- _Supplied data_
────────────────────────────────────────

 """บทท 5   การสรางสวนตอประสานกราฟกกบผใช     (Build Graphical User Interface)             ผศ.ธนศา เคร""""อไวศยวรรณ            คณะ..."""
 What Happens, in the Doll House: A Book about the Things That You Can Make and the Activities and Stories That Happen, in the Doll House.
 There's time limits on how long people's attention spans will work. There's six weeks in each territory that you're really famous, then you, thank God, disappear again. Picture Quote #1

────────────────────────────────────────

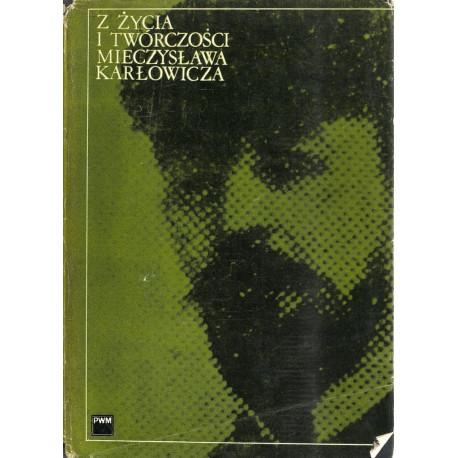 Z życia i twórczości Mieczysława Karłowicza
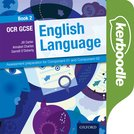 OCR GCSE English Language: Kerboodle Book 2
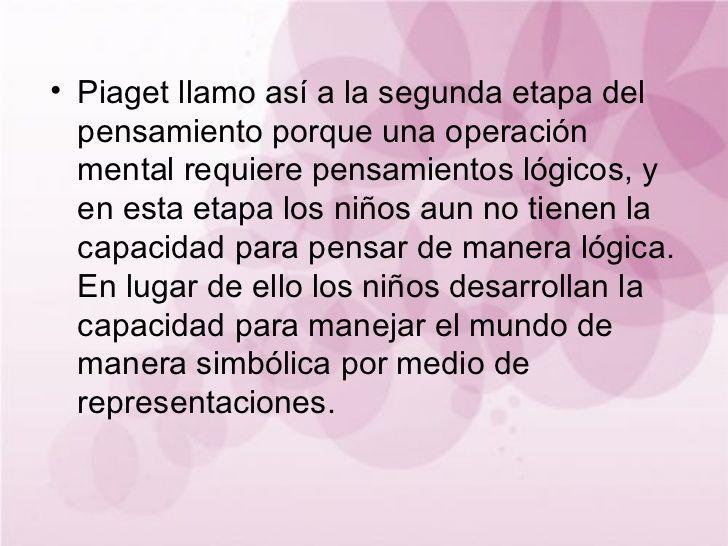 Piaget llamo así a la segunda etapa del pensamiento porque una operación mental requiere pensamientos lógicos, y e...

────────────────────────────────────────

- _Task statement_
Above are the records; from them, give again exactly the lines from the one containing "What Happens, in" to the one containing "There's time limits", both lines included, and nothing more.

- _Result_
 What Happens, in the Doll House: A Book about the Things That You Can Make and the Activities and Stories That Happen, in the Doll House.
 There's time limits on how long people's attention spans will work. There's six weeks in each territory that you're really famous, then you, thank God, disappear again. Picture Quote #1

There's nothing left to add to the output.